ECLI:NL:RBZWB:2024:9401

Rechtbank Zeeland-West-Brabant

Datum uitspraak
2 december 2024
Publicatiedatum
31 januari 2025
Zaaknummer
C/02/404515 / FA RK 22-5719 (echtscheiding) en C/02/425491 FA RK 24-3691 (boedel)
Instantie
Rechtbank Zeeland-West-Brabant
Type
Uitspraak
Procedures
  • Rekestprocedure
Rechters
  • mr. Voorn
Vindplaatsen
  • Rechtspraak.nl
AI samenvatting door LexboostAutomatisch gegenereerd

Echtscheiding met nevenvoorzieningen en zorgregeling voor minderjarige

In deze zaak heeft de Rechtbank Zeeland-West-Brabant op 2 december 2024 uitspraak gedaan in een echtscheidingsprocedure tussen een vrouw en een man, waarbij ook een zorgregeling voor hun minderjarige kind aan de orde was. De vrouw, vertegenwoordigd door advocaat mr. A.A. Broekman-de Feijter, verzocht om een zorgregeling waarbij contact tussen de man en de minderjarige uitsluitend onder begeleiding van jeugdzorg zou plaatsvinden. De man, vertegenwoordigd door advocaat mr. D.J.A. Burlet, was van mening dat het contact goed verliep en wilde de minderjarige graag elk weekend zien. De rechtbank heeft de zaak behandeld op 25 november 2024, waarbij beide partijen en een vertegenwoordiger van de Raad voor de Kinderbescherming aanwezig waren.

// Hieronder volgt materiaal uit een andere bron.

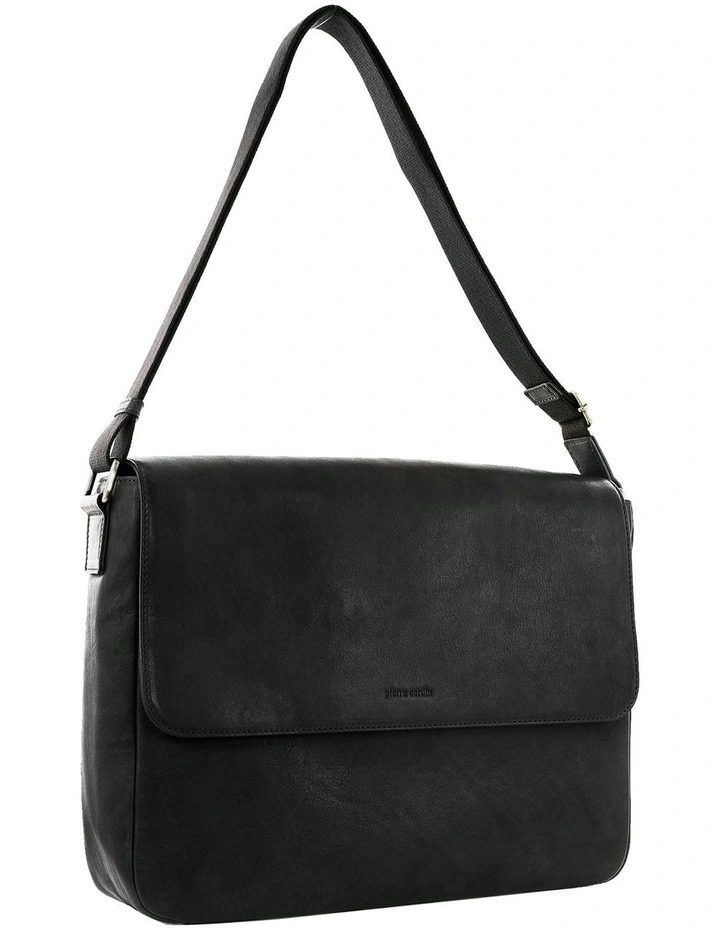 Messenger Leather Bag in Black image 1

De rechtbank oordeelde dat het in het belang van de minderjarige is dat contact met de man op een veilige manier plaatsvindt. De rechtbank heeft besloten dat de contactmomenten voorlopig onder begeleiding van jeugdzorg zullen plaatsvinden, totdat de situatie van de man verbetert. De rechtbank heeft ook een voorlopige bijdrage van € 170,- per maand voor de kosten van verzorging en opvoeding van de minderjarige vastgesteld, die de man aan de vrouw moet betalen. Daarnaast zijn partijen overeengekomen dat de man de hypotheeklasten en de maandelijkse lasten van zijn leningen bij Rabobank/Freo zal blijven voldoen. De rechtbank heeft de zaak aangehouden voor twee maanden om de man de gelegenheid te geven een beschermingsbewind te regelen.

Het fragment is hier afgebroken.